_What needs to be done_
In the article on happiness, copy the passage from "A significant body" to "those who don’t.", putting "standard of living" in place of "lifestyle".

_Source document_
Can We Control Our Own Happiness?

 

By Gail Schuster, LCSW

Our culture teaches us that happiness is something we should all seek in life. Fairy tales end with the message, “and they all lived happily ever after.” Pharrell Williams’ hit song “Happy” was the most popular single of 2014; back in 1988, the Bobby McFerrin single “Don’t Worry, Be Happy” occupied a place on the Billboard Hot 100 for a full six months. When we wish people well, we often say it in terms of happiness: Happy Birthday, Happy Holidays, even Happy Friday.  Definitions of happiness generally include a range of positive emotions such as joy, pride, contentment and gratitude.

A significant body of research exists on the subject of happiness, and it has yielded results that can be helpful to us in our own pursuit of happiness. For example:

  1. We control about half of our happiness level. Although the exact level will vary from individual to individual, it appears that up to 50 percent of our happiness levels are predetermined by genetics or environment. That means that on average, we each can influence some 40 to 50 percent of our own happiness.
  2. Money doesn’t buy happiness. Once we have sufficient income to pay our bills and maintain the lifestyle to which we’re accustomed, more money generally doesn’t result in more happiness. People who give money away appear to sustain greater levels of happiness over time than those who don’t.
  3. Lottery winnings create only short-term happiness. Winning the lottery makes people happy in the moment, but that happiness fades fairly quickly and then people return to their prior levels of happiness.
  4. Relationships are a key factor in long-term happiness. While research has demonstrated that this effect is strongest for married people, other research has shown that strong social connections with others are important to our own happiness. The more of these we have, generally, the happier we will be. And while marriage is significantly correlated with increased happiness, this is true only in the case of strong, healthy marriages.

_Supplied material_

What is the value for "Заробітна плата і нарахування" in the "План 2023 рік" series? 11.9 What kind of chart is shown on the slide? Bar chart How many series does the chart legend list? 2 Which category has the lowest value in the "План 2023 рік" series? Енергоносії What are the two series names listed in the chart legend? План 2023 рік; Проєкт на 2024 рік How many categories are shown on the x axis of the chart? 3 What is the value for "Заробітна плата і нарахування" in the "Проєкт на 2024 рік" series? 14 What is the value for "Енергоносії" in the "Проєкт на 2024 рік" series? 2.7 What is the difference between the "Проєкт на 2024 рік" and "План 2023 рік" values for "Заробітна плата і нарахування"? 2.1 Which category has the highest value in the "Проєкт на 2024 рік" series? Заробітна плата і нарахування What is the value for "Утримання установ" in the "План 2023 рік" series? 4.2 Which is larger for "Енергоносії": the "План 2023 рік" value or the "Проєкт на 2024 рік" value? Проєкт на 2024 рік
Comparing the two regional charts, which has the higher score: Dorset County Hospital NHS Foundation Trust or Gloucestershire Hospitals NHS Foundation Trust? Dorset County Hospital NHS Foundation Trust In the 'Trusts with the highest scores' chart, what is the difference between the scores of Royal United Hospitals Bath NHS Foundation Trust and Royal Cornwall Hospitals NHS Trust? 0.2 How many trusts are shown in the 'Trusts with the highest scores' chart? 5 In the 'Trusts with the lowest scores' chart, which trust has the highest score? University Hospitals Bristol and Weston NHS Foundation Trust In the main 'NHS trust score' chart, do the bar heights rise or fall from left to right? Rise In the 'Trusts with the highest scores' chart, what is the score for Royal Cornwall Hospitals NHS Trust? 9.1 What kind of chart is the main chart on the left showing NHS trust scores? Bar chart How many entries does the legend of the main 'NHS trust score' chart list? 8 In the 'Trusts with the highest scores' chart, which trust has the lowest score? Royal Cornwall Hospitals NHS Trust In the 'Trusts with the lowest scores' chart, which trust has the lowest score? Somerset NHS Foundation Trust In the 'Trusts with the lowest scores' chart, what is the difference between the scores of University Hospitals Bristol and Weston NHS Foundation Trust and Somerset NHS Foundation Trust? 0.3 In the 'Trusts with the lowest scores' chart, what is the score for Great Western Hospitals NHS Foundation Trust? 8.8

_Task result_
A significant body of research exists on the subject of happiness, and it has yielded results that can be helpful to us in our own pursuit of happiness. For example:

  1. We control about half of our happiness level. Although the exact level will vary from individual to individual, it appears that up to 50 percent of our happiness levels are predetermined by genetics or environment. That means that on average, we each can influence some 40 to 50 percent of our own happiness.
  2. Money doesn’t buy happiness. Once we have sufficient income to pay our bills and maintain the standard of living to which we’re accustomed, more money generally doesn’t result in more happiness. People who give money away appear to sustain greater levels of happiness over time than those who don’t.